Task to carry out: Please write out the material below word for word, leaving out the pictures.
[Begin Given information]
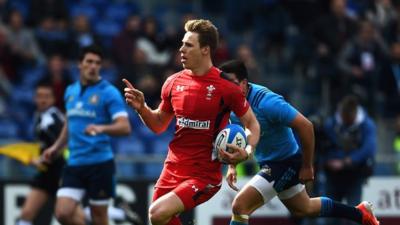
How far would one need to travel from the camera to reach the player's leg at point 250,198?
10742mm

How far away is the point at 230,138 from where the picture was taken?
983cm

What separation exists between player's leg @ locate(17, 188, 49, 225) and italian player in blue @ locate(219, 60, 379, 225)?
348 cm

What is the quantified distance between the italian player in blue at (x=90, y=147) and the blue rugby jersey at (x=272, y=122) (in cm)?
196

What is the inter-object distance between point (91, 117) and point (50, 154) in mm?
787

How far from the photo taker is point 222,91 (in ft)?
33.0

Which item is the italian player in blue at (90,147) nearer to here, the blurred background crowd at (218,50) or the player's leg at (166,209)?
the player's leg at (166,209)

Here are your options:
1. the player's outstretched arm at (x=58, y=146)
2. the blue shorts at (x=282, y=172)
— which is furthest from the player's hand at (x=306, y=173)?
the player's outstretched arm at (x=58, y=146)

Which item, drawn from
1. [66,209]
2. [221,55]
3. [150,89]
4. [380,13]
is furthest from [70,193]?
[380,13]

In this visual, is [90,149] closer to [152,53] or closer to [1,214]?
[1,214]

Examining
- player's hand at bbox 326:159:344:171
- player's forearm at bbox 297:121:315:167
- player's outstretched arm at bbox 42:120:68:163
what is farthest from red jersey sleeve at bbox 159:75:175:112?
player's hand at bbox 326:159:344:171

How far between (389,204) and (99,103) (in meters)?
4.87

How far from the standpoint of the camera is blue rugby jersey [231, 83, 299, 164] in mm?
10719

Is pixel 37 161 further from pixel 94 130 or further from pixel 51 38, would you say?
pixel 51 38

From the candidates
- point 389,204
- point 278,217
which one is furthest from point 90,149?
[End Given information]
Solution for this problem:
How far would one need to travel from the camera to reach the player's leg at point 250,198?
10742mm

How far away is the point at 230,138 from where the picture was taken?
983cm

What separation exists between player's leg @ locate(17, 188, 49, 225) and italian player in blue @ locate(219, 60, 379, 225)?
348 cm

What is the quantified distance between the italian player in blue at (x=90, y=147) and the blue rugby jersey at (x=272, y=122) (in cm)?
196

What is the inter-object distance between point (91, 117) and point (50, 154) in mm?
787

How far from the photo taker is point 222,91 (in ft)?
33.0

Which item is the italian player in blue at (90,147) nearer to here, the blurred background crowd at (218,50) or the player's leg at (166,209)?
the player's leg at (166,209)

Here are your options:
1. the player's outstretched arm at (x=58, y=146)
2. the blue shorts at (x=282, y=172)
— which is furthest from the player's hand at (x=306, y=173)?
the player's outstretched arm at (x=58, y=146)

Which item, drawn from
1. [66,209]
2. [221,55]
3. [150,89]
4. [380,13]
is furthest from [70,193]?
[380,13]

In this visual, is [90,149] closer to [152,53] or closer to [1,214]?
[1,214]

Examining
- player's hand at bbox 326:159:344:171
- player's forearm at bbox 297:121:315:167
- player's outstretched arm at bbox 42:120:68:163
what is farthest from red jersey sleeve at bbox 159:75:175:112?
player's hand at bbox 326:159:344:171

How far between (389,204) and (99,103) (in meters)?
4.87

How far from the standpoint of the camera is blue rugby jersey [231, 83, 299, 164] in mm?
10719

Is pixel 37 161 further from pixel 94 130 or further from pixel 51 38, would you say?
pixel 51 38

From the candidates
- point 389,204
- point 278,217
which one is furthest from point 90,149?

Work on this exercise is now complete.